Mais uma vez, opino que para conversar é preciso perceber a linguagem do outro e, nesse sentido, deveríamos afinar ponteiros quanto ao que entendemos por "facilitismo" e "exigência" e não digo aqui, mas sim nas escolas. Antigamente não era bom como hoje também não o é e, por isso, continuo à espera (lutando por isso à minha maneira) de uma escola democrática.

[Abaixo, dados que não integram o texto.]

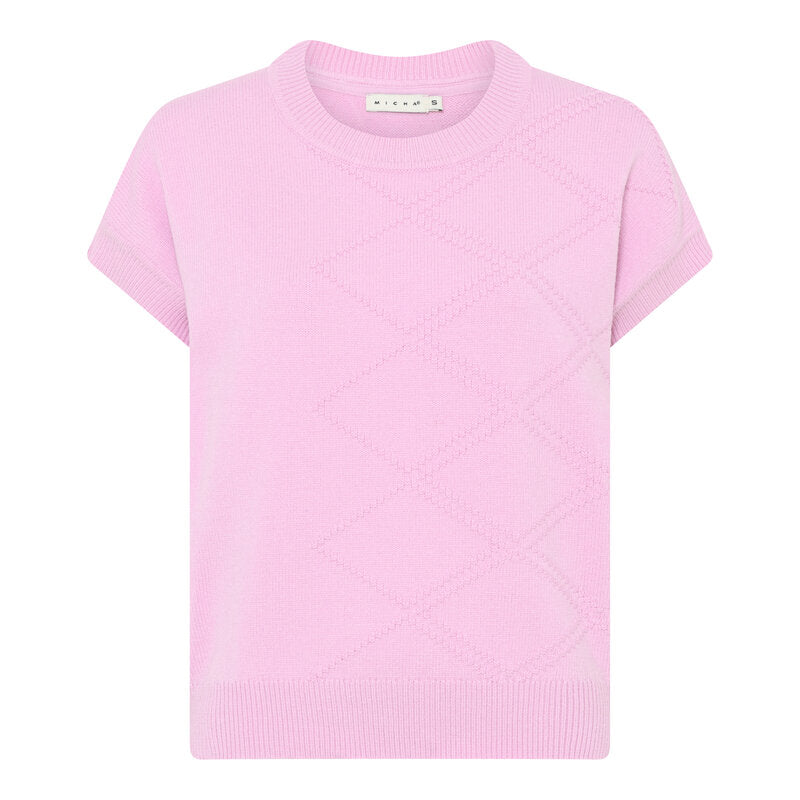 Ariel Kortärmad Pullover Dam Rose Micha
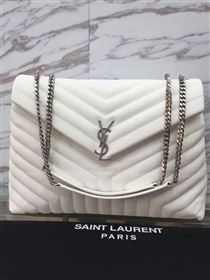 Replica YSL X large white chain shoulder monogram bag 4735 [YSL33a] 26000 : Purse Valley,Designer Replica Handbags,Premium Replica Handbags at PurseValley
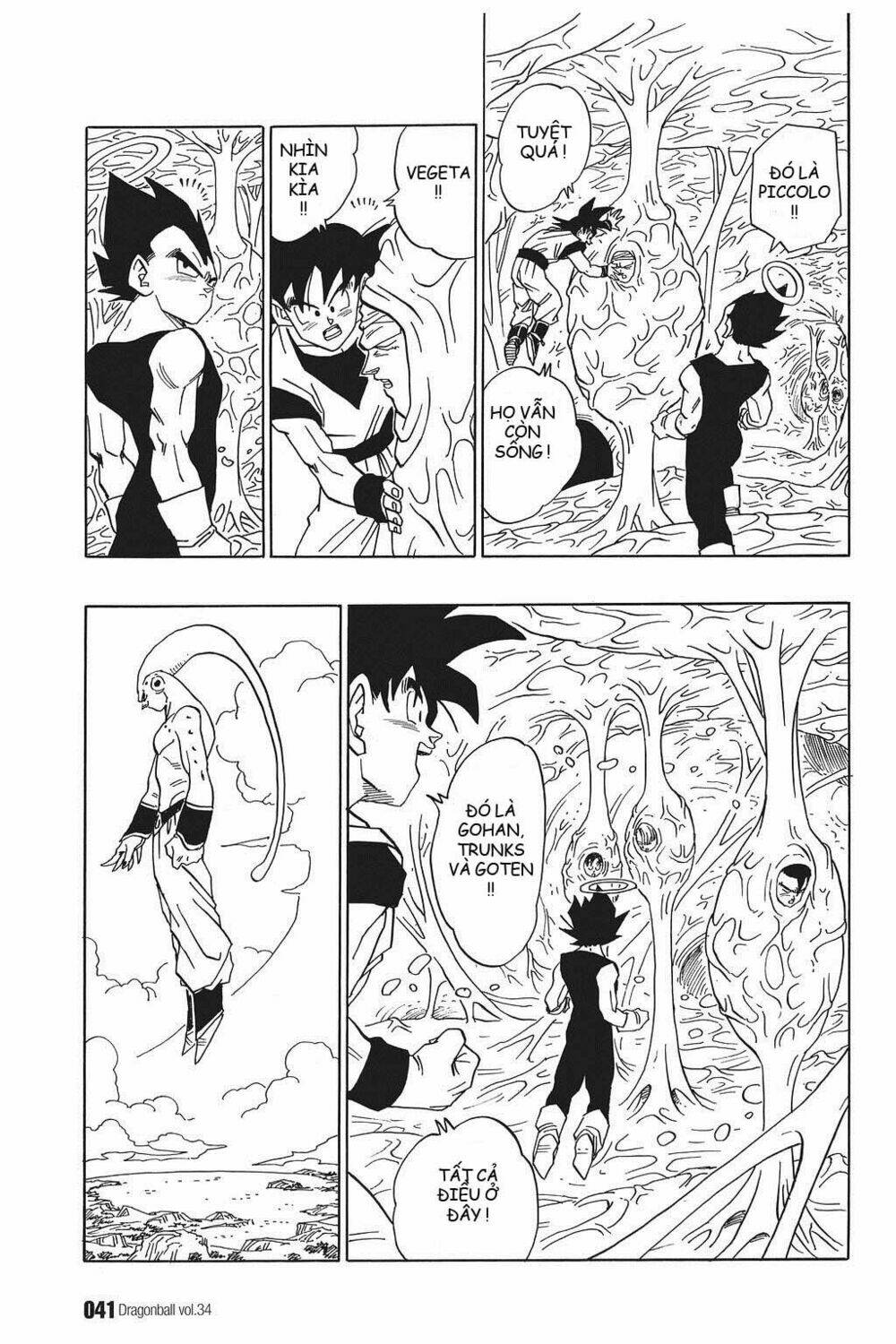 dragon ball - bảy viên ngọc rồng chapter 506 10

Concordo que os dois textos aparentam - de diferente forma - um tom elitista (creio que o deixo transparecer no anterior comentário) e concordo que os critérios de acesso à carrreira são profundamente questionáveis. Mas não o teria exposto dessa forma e menos ainda anonimamente.
Sónia Duarte
Eu não defendo o elitismo, mas uma outra forma de integração, que não nivele 'por baixo'. Nunca fui uma privilegiada e tive de lutar, estudando, e muito, pelo acesso à faculdade. Dei a volta a Portugal de casa às costas até conseguir a estabilidade que me dá o Quadro de Zona Pedagógica perto da minha residência. Mas a impressão que tenho é que hoje em dia este sucedâneo de esforço, exceptuando aqueles alunos que sonham com Curso de Medicina ou Arquitectura (que resulta em algumas aberrações de alunos), está a produzir cidadãos amorfos, que não tiveram de lutar por nada e a quem quase tudo foi dado de mão beijada. Até já comentámos no ano lectivo transacto a falta de 'rasgo' e ambição de alguns colegas mais novos, que, apesar de enfrentarem as muitas dificuldades de um emprego precário, se arrastam em contracto aqui, contracto acolá, porque dá muito trabalho concorrer para longe da casinha dos papás (alguns já têm trinta e tal anos). Estes desabafos, note-se, vieram sobretudo da parte dos delegados sindicais da escola, que tiveram muita dificuldade em recrutar para as suas 'acções de luta' a maior parte dos colegas contratados.